Work to do
Reproduce verbatim everything from the line containing "Thinking about what" down to the end of the entries, both ends included.

Material for this exercise
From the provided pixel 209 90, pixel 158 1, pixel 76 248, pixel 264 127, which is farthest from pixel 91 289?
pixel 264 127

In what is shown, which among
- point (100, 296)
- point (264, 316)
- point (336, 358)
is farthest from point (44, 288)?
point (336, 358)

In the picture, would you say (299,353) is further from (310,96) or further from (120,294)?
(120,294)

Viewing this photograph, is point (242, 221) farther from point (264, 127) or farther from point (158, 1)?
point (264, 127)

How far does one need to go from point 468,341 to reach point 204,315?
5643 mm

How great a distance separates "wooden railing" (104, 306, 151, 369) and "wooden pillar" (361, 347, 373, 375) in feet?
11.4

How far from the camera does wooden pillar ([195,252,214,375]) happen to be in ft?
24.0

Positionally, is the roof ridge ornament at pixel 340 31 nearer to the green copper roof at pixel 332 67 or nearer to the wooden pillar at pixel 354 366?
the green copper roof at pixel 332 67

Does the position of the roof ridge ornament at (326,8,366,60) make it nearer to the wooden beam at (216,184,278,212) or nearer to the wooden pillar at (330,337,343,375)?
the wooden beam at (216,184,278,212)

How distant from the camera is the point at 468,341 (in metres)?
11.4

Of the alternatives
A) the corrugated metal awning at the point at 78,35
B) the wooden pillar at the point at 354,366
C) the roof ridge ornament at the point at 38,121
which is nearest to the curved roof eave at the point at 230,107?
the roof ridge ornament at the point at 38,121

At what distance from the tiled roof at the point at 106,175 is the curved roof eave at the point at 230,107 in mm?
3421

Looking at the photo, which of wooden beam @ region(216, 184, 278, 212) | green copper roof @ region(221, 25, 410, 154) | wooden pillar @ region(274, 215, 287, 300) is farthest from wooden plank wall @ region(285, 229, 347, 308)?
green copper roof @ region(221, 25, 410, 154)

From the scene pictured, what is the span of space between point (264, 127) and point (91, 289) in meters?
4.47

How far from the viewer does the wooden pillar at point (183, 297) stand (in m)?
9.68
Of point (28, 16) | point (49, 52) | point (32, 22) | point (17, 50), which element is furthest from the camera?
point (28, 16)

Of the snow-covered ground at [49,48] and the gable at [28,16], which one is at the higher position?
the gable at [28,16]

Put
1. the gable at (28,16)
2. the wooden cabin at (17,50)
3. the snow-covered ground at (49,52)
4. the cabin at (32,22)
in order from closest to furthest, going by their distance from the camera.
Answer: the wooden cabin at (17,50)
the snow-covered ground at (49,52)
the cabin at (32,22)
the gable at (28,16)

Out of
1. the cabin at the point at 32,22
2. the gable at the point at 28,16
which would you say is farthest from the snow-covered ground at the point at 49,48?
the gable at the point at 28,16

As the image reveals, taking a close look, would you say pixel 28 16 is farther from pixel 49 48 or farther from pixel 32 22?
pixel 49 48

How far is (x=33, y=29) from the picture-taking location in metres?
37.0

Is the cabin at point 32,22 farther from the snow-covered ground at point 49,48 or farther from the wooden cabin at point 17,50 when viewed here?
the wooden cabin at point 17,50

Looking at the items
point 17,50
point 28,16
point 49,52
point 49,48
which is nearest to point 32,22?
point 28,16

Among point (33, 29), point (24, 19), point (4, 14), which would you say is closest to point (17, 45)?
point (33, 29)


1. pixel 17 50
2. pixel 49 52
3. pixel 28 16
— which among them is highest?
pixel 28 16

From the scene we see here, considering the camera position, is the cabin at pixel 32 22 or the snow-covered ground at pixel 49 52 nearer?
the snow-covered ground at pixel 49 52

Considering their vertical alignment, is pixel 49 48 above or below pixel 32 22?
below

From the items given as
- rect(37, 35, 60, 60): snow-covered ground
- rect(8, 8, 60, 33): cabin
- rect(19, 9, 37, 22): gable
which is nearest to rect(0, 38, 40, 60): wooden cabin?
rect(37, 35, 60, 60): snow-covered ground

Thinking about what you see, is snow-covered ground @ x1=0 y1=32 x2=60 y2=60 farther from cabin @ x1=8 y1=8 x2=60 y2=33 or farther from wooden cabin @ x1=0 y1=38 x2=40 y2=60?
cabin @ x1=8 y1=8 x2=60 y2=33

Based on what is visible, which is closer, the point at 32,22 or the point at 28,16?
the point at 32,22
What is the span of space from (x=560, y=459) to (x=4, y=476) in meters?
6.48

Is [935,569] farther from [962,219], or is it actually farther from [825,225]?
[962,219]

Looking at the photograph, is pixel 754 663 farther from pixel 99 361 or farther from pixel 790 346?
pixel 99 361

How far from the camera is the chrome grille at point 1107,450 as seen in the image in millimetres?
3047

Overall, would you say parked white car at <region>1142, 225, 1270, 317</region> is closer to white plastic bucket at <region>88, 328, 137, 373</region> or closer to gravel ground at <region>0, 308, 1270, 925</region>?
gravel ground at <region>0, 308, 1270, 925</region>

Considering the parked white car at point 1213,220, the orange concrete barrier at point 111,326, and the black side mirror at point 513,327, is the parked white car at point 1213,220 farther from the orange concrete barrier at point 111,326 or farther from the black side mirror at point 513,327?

Solution
Thinking about what you see, is snow-covered ground @ x1=0 y1=32 x2=60 y2=60 farther from cabin @ x1=8 y1=8 x2=60 y2=33 or farther from wooden cabin @ x1=0 y1=38 x2=40 y2=60?
cabin @ x1=8 y1=8 x2=60 y2=33

Based on what is visible, which is closer, the point at 32,22 or the point at 28,16?
the point at 32,22
What is the span of space from (x=560, y=459) to (x=4, y=476) in meters?
6.48

Is [935,569] farther from [962,219], or is it actually farther from [825,225]?
[962,219]

Looking at the photograph, is pixel 754 663 farther from pixel 99 361 or farther from pixel 790 346?
pixel 99 361

How far from the camera is the chrome grille at point 1107,450 as seen in the image in millimetres?
3047

Overall, would you say parked white car at <region>1142, 225, 1270, 317</region> is closer to white plastic bucket at <region>88, 328, 137, 373</region> or closer to gravel ground at <region>0, 308, 1270, 925</region>?
gravel ground at <region>0, 308, 1270, 925</region>

Considering the parked white car at point 1213,220, the orange concrete barrier at point 111,326, and the black side mirror at point 513,327, is the parked white car at point 1213,220 farther from the orange concrete barrier at point 111,326 or farther from the black side mirror at point 513,327?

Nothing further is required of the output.